= Margaret M. Perry =

British molecular geneticist and embryology researcher

Margaret M. Perry (1930-2009) was an English molecular geneticist and embryology researcher at the University of Edinburgh whose research produced the first warm-blooded animal developed completely in vitro.

== Early life ==
Margaret Mary Perry was born in Stockton-On-Tees and educated at St Joseph's Catholic College in Bradford, where a headmistress had established a science laboratory. Perry's father was a civil engineer and her mother gained her degree from the University of Manchester in 1923.

== Career in Edinburgh ==
Perry graduated with a BSc in Pure Science (Genetics) from the University of Edinburgh in 1952. She went on to work as a research assistant at the University's Institute of Animal Genetics and published research on the embryology of amphibians with the Institute's director C.H. Waddington. In 1975-76 she joined the Agricultural Research Council's Poultry Research Centre in Edinburgh, which later became part of the Roslin Institute.

In 1988 Perry inserted foreign genetic material into single cell chicken embryos and cultured them to hatching "to produce the chick without its own egg shell", thus creating the first warm-blooded animal developed completely in vitro. In 1993 Perry and Helen Sang collaborated to create the world's first genetically engineered cockerel by gene injection.

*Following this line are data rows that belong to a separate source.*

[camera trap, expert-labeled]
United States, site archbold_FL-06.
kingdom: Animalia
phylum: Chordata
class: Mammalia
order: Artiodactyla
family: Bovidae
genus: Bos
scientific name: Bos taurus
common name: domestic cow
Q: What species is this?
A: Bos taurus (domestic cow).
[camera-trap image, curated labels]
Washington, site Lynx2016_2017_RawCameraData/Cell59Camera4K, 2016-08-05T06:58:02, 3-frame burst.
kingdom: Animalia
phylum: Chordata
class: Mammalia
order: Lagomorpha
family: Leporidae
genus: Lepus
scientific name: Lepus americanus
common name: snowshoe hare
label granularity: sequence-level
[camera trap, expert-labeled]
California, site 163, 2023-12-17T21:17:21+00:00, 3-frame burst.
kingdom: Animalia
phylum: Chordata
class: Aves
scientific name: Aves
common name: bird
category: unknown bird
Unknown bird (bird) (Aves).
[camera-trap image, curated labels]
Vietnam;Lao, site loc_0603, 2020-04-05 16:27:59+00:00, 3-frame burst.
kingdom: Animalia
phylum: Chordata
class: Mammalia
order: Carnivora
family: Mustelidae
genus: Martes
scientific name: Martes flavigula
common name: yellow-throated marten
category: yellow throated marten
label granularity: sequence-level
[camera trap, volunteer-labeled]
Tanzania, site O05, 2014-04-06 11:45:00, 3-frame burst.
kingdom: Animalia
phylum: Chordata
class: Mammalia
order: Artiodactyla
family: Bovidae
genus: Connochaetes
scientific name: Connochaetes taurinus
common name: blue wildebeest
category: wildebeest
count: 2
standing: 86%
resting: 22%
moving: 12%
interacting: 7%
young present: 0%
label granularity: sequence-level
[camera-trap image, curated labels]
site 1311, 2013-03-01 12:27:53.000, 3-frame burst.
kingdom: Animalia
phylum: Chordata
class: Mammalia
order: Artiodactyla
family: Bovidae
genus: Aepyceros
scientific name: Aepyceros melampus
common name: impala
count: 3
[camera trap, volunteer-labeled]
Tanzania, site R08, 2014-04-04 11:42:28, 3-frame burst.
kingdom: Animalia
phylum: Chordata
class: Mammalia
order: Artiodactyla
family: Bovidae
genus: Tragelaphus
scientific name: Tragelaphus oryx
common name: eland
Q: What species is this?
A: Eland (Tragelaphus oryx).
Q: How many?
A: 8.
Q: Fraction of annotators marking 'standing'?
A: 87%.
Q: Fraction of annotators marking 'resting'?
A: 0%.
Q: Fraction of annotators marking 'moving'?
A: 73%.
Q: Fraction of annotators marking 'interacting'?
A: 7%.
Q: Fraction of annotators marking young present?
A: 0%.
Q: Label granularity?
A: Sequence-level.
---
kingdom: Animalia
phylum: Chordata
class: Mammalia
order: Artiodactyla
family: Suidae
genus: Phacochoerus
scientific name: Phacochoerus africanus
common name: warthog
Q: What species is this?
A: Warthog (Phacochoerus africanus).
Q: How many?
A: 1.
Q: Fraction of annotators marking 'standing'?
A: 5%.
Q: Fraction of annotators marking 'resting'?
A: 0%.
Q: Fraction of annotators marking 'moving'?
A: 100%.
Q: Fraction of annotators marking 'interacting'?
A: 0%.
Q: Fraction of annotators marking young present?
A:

Perry spoke at a number of international conferences, including in Poland and Japan. She also worked in France on electron microscope techniques.

== Personal life ==
After her retirement she visited Nepal, Australia, Egypt and the Galápagos Islands and walked frequently in the Highlands and Islands.

Margaret Perry was a devout Catholic and regularly provided religious services to patients at the Royal Edinburgh Hospital and Astley Ainslie Hospital. She was a member of the St Vincent de Paul Society.